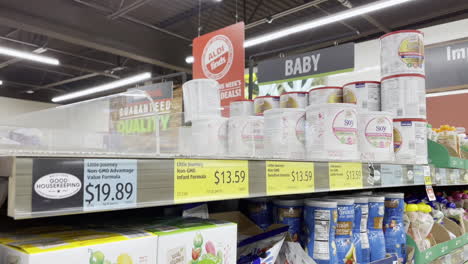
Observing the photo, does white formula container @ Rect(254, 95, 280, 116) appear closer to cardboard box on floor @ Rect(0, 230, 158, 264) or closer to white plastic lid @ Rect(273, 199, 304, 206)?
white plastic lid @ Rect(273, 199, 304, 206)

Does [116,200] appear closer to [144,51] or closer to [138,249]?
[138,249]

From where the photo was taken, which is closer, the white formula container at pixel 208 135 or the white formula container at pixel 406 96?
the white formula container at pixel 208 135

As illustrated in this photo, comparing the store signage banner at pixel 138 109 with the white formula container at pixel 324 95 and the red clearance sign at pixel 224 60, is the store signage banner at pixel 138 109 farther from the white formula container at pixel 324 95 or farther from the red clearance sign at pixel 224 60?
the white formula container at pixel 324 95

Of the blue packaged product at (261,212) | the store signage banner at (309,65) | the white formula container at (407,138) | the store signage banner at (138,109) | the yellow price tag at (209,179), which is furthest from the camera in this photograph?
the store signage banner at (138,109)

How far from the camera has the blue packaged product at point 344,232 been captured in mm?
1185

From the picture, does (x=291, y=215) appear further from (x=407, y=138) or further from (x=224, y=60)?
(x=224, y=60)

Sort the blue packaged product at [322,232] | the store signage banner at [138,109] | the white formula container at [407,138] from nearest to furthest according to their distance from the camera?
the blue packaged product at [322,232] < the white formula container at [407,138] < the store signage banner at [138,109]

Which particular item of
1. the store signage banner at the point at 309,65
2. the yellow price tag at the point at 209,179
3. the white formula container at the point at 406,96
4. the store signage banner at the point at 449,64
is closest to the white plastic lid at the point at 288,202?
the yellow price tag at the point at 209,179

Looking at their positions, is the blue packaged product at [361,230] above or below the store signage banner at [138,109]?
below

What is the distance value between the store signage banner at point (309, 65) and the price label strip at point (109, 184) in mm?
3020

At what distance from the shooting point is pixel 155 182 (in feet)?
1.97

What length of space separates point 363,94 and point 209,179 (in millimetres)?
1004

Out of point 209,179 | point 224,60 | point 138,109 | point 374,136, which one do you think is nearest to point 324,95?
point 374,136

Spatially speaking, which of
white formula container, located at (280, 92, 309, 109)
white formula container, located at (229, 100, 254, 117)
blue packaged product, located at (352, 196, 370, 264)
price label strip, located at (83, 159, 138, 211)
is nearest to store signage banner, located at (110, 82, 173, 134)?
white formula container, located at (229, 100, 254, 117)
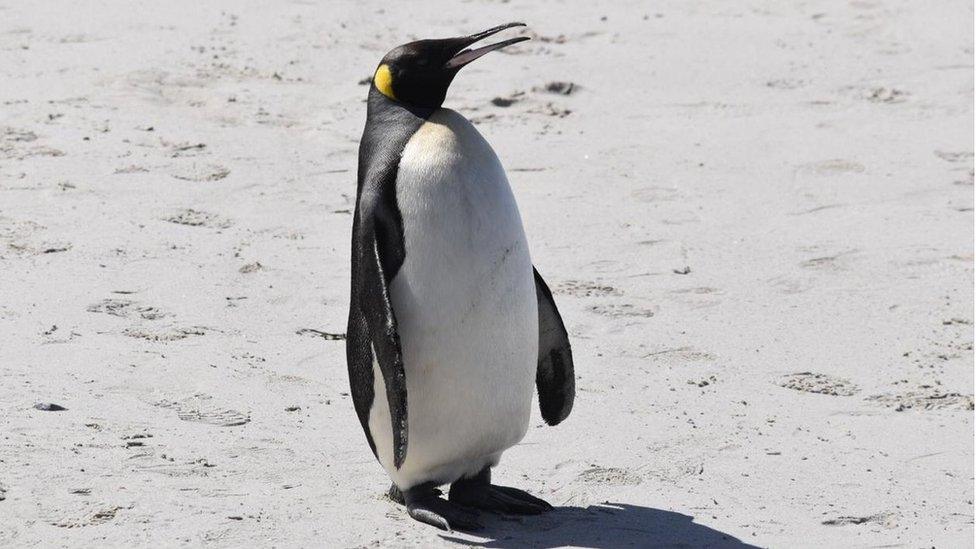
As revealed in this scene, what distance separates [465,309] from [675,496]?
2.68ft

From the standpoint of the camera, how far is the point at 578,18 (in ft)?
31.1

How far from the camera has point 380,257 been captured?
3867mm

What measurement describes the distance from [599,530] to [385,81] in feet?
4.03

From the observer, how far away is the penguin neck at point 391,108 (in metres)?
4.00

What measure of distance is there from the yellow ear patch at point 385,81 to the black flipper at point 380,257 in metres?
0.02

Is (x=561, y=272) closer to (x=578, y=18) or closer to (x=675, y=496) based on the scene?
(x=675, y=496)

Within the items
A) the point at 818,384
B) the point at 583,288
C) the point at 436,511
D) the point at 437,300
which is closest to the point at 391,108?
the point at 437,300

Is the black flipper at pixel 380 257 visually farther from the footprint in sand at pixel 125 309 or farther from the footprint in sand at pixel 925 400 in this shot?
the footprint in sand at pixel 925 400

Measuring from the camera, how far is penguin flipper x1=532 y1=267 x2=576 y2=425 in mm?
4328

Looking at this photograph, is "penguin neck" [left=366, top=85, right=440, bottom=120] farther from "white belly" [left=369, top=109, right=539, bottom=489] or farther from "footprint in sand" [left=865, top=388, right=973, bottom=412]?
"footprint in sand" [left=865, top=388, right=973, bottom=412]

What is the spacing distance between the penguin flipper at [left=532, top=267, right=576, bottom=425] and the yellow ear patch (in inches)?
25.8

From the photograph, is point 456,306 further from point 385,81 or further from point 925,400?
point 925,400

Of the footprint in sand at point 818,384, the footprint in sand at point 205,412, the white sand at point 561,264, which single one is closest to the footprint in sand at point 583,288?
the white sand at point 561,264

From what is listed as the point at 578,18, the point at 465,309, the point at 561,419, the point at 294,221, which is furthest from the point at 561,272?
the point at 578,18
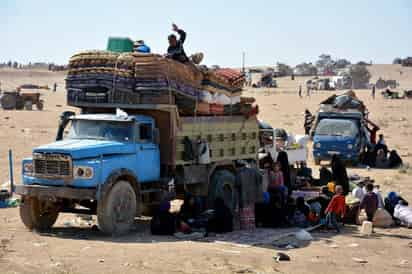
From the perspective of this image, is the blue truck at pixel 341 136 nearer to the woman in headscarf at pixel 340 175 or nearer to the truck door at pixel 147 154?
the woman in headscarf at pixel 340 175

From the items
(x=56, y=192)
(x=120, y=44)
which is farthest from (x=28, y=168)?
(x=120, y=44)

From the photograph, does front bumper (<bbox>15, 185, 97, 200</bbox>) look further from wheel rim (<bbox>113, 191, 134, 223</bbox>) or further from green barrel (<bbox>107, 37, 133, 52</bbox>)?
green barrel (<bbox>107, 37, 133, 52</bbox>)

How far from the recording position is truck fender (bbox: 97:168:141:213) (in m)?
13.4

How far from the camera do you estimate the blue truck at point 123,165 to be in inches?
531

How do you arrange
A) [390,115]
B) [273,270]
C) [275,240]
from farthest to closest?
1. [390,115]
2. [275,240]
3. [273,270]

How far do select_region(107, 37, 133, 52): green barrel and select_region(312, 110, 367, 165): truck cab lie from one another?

## Instructions for the task
Count the lines above that contain the string "left", and give only that number.

## Answer to this exercise
3